**WRITTEN TASK:**
Select and copy each line in the material below that includes the word "nearer".

Spatial relation data
################
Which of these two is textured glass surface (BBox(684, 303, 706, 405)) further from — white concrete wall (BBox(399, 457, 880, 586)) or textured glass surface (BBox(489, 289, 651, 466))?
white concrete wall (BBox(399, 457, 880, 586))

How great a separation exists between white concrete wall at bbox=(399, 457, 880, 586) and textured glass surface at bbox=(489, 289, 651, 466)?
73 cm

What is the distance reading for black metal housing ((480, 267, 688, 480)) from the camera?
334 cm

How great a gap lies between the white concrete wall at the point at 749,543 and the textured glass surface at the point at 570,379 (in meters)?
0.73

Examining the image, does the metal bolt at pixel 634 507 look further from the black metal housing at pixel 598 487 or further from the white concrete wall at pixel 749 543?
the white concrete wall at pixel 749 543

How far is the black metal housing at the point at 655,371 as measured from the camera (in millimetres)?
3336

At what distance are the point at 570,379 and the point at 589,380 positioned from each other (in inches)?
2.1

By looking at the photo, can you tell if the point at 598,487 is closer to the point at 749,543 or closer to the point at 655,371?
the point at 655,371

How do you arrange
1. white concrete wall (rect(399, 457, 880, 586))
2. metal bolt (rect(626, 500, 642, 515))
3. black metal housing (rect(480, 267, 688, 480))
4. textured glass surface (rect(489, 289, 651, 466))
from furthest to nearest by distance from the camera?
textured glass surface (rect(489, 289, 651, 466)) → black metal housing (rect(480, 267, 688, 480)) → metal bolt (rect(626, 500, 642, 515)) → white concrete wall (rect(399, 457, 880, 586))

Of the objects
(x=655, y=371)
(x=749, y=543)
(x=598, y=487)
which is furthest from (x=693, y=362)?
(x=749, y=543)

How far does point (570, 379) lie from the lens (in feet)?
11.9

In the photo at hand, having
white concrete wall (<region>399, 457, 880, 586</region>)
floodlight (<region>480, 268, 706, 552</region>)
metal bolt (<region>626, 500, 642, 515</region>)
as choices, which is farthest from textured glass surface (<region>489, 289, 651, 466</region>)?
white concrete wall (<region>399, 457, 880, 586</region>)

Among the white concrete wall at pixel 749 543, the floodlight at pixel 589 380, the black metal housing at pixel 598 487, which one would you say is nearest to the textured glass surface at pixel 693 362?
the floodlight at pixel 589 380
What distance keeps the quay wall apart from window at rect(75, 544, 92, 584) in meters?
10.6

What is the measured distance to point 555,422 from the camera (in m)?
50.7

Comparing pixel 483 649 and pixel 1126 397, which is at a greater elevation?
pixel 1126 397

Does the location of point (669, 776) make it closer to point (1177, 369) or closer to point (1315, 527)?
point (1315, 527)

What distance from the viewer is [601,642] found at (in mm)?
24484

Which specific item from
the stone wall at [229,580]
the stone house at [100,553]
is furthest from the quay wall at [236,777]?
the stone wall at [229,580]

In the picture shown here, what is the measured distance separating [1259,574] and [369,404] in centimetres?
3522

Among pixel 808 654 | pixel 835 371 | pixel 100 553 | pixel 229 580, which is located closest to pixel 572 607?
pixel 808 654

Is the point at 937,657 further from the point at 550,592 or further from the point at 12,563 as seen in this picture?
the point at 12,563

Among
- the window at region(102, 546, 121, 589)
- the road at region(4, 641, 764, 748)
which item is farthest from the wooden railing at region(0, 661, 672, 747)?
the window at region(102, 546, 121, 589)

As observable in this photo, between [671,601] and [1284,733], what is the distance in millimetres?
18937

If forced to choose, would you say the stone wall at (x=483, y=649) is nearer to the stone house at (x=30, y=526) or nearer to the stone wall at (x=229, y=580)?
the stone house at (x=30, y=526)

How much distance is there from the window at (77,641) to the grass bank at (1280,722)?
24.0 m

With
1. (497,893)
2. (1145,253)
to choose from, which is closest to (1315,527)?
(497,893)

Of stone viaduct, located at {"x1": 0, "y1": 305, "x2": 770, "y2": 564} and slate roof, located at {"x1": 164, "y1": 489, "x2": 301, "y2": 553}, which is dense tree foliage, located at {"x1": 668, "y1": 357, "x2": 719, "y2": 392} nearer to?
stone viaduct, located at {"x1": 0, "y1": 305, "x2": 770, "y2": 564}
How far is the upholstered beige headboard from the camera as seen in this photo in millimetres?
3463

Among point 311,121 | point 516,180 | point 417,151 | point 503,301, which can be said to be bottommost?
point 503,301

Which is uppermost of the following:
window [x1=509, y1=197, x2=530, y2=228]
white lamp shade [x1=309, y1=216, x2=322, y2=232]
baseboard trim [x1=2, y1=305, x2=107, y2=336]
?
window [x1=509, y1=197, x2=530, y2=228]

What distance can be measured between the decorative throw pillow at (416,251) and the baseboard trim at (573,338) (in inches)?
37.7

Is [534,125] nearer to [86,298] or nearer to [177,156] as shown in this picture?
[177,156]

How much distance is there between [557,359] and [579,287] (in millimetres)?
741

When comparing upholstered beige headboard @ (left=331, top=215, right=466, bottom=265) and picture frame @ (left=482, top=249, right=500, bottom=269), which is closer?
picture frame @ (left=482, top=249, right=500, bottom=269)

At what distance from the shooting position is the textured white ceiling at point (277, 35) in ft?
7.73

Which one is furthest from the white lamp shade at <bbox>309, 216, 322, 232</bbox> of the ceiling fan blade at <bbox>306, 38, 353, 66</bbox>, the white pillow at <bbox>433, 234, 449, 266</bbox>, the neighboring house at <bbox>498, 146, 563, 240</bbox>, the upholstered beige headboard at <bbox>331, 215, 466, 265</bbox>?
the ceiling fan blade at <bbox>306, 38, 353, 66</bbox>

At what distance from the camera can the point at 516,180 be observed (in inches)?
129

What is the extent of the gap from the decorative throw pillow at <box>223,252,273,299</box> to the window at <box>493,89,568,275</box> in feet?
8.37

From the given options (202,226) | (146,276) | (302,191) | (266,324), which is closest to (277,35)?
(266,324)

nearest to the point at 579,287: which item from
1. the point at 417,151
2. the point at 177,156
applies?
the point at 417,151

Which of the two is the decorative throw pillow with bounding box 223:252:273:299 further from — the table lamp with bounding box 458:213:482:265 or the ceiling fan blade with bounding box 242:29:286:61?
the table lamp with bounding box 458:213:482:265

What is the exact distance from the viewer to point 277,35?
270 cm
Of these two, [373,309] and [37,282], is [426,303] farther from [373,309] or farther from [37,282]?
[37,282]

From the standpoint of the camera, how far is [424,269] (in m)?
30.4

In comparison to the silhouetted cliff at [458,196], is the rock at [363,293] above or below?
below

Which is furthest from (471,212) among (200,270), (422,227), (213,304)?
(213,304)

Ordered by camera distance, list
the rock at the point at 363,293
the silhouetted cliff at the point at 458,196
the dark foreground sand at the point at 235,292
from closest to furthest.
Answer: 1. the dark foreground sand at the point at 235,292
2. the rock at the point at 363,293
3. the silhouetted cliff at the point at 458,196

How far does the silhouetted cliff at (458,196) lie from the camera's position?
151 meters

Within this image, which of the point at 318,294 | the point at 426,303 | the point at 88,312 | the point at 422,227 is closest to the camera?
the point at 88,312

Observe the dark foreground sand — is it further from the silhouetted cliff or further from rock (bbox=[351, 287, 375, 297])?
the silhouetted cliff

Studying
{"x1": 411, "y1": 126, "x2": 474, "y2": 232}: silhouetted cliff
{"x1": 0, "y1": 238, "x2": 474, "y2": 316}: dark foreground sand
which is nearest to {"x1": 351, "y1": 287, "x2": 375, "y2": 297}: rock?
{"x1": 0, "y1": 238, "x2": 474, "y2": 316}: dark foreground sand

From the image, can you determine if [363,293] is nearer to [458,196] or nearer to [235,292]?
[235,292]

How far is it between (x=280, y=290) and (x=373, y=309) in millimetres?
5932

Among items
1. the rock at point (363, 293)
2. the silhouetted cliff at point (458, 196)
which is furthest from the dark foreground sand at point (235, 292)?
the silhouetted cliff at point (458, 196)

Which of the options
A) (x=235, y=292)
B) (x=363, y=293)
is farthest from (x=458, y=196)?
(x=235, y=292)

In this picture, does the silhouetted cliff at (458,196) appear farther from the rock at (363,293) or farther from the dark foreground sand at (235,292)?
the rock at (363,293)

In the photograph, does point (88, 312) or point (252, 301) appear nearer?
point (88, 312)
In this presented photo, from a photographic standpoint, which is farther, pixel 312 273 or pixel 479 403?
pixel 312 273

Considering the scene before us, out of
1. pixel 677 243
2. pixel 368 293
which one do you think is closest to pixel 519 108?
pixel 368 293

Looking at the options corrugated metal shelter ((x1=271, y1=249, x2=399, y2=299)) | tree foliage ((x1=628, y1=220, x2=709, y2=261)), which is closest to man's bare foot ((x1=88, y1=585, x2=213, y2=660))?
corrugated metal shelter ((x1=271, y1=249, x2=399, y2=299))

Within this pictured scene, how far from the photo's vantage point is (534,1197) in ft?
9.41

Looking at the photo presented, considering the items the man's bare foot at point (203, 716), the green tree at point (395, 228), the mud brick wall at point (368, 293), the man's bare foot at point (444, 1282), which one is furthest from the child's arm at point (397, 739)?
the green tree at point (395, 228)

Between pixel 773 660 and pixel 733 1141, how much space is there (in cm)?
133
################
**IN RESPONSE:**
If forced to choose, would you say the stone wall at (x=483, y=649) is nearer to the stone house at (x=30, y=526) or nearer to the stone wall at (x=229, y=580)?
Of stone viaduct, located at {"x1": 0, "y1": 305, "x2": 770, "y2": 564} and slate roof, located at {"x1": 164, "y1": 489, "x2": 301, "y2": 553}, which is dense tree foliage, located at {"x1": 668, "y1": 357, "x2": 719, "y2": 392} nearer to?
Is [534,125] nearer to [86,298] or nearer to [177,156] as shown in this picture?
From the image, can you determine if [363,293] is nearer to [458,196] or nearer to [235,292]?
In the photograph, does point (88, 312) or point (252, 301) appear nearer?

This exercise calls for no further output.